> Reading text
ORDER AND JUDGMENT *
In March 2019, Plaintiff Peter Goico filed a complaint against the State of Kansas, alleging the State's “attempts” to legalize marijuana are unconstitutional. The district court dismissed the complaint pursuant to 28 U.S.C. § 1915(e)(2)(B) and § 1915A(b) because the action was frivolous, i.e., “lack[ed] an arguable basis either in law or in fact.” ROA, 70 (quoting Neitzke v. Williams, 490 U.S. 319, 325, 109 S.Ct. 1827, 104 L.Ed.2d 338 (1989)). The court explained that federal courts do not have the power to preempt prospective legislation. Id. at 70–71 (citing McChord v. Cincinnati, New Orleans, & Tex. Pac. Ry. Co., 183 U.S. 483, 496, 22 S.Ct. 165, 46 L.Ed. 289 (1902)). Plaintiff's claim rested upon “pure speculation of future legislation” and, thus, Plaintiff was impermissibly seeking “an advisory opinion as to whether future legislation would be preempted by various constitutional rights.” Id. (quotations omitted). Thus, the district court dismissed Plaintiff's action.
On appeal, Plaintiff argues his complaint challenged, not only future legislation, but also a law that was indeed passed in 2016 that lowered the penalties for possession of marijuana. While Plaintiff mentioned the governor of Kansas was “trying to lower penalties” in his complaint, Plaintiff was clearly challenging the “attempts” to “legalize marijuana”—not lowering penalties for possession of marijuana. ROA, 7 (“I always believed that marijuana legalization was a problem, but now the unconstitutional attempts to do so are threatening a direct financial injury to me.”); id. (challenging “state level laws that legalize marijuana”); id. (“Kansas Governor, Laura Kelly, has become the latest to announce her intentions to legalize Marijuana․”); id. at 8 (“I can prove that my state's unconstitutional attempts to legalize a dangerous substance are directly threatening me.”). Any effort to change course and now challenge the 2016 law—something neither argued nor ruled upon below—is waived. See United States v. Kearn, 863 F.3d 1299, 1313 (10th Cir. 2017). To the extent Plaintiff argues he is able to challenge potential future legislation, the district court was correct in its holding. We have nothing further to add to the court's discussion, except to point out to Plaintiff that the place to engage in the political process is with his state legislature, not with this Court.

> Some rows
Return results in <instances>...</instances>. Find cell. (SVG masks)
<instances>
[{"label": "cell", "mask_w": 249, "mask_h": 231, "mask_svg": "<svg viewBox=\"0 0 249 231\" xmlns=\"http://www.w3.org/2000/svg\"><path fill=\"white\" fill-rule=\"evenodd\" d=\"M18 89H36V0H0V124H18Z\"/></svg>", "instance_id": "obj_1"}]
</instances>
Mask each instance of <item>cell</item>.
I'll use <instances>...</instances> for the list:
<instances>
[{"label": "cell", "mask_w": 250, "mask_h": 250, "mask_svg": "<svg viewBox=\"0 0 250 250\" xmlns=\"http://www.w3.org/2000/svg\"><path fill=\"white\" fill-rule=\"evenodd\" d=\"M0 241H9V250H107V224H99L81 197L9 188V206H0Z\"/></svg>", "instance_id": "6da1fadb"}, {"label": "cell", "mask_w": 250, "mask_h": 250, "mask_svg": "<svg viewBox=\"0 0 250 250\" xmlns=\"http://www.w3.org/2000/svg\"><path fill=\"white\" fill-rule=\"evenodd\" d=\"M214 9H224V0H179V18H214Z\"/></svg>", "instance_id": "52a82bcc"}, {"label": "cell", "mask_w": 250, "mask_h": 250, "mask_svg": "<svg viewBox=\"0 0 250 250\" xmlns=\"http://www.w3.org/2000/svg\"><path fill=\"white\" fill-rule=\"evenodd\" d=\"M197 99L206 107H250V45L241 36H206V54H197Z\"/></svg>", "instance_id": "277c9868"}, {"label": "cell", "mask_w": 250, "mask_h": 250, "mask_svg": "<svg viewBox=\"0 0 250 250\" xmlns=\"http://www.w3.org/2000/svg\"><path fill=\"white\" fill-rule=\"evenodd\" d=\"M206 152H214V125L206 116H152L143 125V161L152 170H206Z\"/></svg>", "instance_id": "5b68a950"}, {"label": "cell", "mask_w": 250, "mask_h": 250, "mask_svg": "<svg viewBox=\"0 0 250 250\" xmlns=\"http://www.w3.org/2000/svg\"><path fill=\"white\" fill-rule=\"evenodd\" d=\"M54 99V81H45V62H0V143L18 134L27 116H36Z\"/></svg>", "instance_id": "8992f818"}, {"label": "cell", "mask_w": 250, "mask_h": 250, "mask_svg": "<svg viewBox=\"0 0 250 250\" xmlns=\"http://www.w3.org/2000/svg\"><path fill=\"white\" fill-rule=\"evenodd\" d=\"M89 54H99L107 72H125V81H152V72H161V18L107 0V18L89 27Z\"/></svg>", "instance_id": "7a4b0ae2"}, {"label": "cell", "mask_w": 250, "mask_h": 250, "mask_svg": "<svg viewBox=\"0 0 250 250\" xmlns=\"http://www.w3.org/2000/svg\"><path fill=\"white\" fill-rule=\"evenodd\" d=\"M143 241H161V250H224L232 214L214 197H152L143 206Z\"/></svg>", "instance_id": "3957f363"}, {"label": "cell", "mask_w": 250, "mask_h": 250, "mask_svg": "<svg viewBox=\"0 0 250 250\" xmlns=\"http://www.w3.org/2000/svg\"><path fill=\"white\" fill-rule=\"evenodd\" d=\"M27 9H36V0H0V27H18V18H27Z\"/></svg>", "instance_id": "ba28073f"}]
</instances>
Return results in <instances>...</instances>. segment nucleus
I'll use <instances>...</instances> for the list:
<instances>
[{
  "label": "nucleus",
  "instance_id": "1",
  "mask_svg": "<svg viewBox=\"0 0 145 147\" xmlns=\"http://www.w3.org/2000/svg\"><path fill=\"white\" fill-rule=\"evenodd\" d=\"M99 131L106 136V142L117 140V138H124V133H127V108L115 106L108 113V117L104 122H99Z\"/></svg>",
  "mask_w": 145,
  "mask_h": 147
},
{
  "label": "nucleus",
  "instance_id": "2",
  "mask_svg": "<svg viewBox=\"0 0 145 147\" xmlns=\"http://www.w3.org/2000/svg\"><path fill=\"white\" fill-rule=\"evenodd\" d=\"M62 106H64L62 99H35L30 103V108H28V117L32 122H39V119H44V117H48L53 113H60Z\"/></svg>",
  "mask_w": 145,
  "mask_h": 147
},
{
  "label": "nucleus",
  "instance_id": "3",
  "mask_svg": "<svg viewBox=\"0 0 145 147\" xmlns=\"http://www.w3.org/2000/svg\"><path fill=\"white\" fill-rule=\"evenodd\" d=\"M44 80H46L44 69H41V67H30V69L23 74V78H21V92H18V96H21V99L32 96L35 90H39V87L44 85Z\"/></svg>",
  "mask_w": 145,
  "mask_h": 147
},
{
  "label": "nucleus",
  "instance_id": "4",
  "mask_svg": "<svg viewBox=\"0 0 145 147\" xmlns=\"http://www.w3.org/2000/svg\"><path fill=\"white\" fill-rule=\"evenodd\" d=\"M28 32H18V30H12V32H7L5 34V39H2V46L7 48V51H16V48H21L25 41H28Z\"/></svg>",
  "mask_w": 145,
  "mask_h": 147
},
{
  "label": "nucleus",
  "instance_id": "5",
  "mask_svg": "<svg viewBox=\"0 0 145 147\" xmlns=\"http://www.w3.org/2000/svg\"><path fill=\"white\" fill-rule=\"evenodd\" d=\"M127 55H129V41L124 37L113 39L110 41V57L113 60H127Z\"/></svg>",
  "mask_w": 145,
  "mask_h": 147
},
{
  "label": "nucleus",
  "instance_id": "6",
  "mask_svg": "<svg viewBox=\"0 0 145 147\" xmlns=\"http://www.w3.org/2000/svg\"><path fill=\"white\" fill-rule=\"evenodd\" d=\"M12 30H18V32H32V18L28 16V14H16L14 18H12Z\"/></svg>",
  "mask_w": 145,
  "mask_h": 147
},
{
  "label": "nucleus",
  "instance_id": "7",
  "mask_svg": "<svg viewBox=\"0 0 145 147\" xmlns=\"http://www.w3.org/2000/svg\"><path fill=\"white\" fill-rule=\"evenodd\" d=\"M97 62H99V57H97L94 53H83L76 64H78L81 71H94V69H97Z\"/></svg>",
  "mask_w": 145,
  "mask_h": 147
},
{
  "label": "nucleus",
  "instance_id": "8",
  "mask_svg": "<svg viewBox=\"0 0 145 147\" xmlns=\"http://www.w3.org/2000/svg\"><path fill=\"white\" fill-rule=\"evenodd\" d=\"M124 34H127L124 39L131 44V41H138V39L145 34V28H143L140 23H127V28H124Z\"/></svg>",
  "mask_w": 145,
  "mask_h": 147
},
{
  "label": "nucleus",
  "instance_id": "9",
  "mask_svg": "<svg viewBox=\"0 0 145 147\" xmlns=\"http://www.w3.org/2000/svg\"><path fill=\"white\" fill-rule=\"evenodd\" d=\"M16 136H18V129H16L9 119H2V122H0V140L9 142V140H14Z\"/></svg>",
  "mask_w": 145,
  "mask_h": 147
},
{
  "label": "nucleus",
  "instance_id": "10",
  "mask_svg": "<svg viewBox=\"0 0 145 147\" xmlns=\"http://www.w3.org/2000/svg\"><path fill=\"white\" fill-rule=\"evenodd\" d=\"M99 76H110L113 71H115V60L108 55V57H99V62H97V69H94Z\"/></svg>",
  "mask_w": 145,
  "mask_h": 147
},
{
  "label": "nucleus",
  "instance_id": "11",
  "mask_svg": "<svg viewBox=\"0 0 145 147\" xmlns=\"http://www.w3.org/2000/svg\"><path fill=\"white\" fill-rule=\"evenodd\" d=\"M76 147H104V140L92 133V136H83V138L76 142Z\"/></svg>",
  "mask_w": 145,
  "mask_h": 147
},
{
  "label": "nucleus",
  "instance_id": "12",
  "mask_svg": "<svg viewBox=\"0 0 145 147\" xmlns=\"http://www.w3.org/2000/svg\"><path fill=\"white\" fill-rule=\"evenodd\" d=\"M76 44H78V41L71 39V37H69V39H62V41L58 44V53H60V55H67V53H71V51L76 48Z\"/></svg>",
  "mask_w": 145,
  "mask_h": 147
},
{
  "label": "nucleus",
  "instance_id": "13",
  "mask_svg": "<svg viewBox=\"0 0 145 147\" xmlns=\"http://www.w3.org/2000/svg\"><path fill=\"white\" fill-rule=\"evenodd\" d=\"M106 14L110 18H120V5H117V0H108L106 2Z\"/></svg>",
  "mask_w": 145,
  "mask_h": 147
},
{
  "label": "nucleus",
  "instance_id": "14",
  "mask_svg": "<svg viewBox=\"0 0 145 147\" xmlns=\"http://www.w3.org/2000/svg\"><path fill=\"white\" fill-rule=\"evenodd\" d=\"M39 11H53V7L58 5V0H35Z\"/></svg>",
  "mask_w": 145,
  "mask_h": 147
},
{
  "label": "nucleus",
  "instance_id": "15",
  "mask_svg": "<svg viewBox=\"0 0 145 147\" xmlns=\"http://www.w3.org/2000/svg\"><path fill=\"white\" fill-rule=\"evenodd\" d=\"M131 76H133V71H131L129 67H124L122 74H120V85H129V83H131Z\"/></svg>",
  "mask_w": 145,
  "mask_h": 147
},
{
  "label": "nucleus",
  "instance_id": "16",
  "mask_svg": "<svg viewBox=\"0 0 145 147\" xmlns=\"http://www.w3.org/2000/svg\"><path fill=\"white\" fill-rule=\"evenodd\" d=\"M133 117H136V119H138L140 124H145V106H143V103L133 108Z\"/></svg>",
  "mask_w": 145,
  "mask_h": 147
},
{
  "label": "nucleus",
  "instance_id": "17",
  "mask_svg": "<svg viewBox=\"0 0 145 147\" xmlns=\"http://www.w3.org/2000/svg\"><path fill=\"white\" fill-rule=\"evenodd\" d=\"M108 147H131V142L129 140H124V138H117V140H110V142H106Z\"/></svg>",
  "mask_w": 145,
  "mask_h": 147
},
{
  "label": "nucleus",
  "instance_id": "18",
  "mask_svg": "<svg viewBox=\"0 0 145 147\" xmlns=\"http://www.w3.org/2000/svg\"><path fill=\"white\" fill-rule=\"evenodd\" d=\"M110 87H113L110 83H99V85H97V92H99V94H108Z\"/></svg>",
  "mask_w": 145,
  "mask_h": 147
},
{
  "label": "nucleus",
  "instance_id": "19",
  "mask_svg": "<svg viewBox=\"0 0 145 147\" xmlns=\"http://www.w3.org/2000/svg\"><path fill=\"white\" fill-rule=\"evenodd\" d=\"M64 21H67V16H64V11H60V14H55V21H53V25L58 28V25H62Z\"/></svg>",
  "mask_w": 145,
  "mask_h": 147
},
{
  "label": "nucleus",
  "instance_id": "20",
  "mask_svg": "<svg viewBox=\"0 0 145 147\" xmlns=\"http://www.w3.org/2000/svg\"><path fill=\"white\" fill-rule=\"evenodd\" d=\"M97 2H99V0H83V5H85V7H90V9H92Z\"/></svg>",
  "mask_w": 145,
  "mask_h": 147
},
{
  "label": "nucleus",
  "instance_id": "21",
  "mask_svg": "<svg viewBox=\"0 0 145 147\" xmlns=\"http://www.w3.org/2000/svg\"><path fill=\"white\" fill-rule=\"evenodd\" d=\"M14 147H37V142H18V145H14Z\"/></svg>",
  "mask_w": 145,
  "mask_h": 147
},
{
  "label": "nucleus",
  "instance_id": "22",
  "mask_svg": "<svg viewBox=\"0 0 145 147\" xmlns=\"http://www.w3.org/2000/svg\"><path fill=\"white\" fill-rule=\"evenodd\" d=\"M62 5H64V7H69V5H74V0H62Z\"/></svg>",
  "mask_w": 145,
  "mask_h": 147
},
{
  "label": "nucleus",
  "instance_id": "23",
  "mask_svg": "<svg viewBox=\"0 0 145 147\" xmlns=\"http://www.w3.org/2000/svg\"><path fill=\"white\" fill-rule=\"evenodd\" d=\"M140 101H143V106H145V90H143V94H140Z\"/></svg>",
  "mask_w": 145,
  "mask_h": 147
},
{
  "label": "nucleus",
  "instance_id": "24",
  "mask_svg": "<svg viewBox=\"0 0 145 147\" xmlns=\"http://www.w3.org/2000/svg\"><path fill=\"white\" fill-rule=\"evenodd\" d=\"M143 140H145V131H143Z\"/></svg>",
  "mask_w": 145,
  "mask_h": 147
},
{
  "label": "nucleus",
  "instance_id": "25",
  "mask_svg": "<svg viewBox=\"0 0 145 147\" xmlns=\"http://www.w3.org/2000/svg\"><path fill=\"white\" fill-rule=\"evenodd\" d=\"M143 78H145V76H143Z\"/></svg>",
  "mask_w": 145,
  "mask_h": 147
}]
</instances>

> Tasks and exercises
A: In the court order, which statutory provisions did the district court rely on to dismiss the complaint?
B: Please extend the court order from the point where it stops.

> The answers
A: 28 U.S.C. § 1915(e)(2)(B) and § 1915A(b).

B:
Plaintiff also argues the district court erred in its holdings on anonymity. Plaintiff sought to seal the record or proceed anonymously multiple times before the district court. These motions were rejected because Plaintiff's mental condition “was not sufficiently embarrassing to warrant the extraordinary remedy of maintaining the action anonymously” and because Plaintiff's “condition was not logically linked to the merits of the action.” We have previously stated:
Lawsuits are public events. A plaintiff should be permitted to proceed anonymously only in those exceptional cases involving matters of a highly sensitive and personal nature, real danger of physical harm, or where the injury litigated against would be incurred as a result of the disclosure of the plaintiff's identity. The risk that a plaintiff may suffer some embarrassment is not enough.
Femedeer v. Haun, 227 F.3d 1244, 1246 (10th Cir. 2000) (quoting Doe v. Frank, 951 F.2d 320, 324 (11th Cir. 1992)). We agree with the district court that this is not an exceptional case that warrants anonymity. Accordingly, the district court did not err in denying Plaintiff's request for anonymity.
AFFIRMED.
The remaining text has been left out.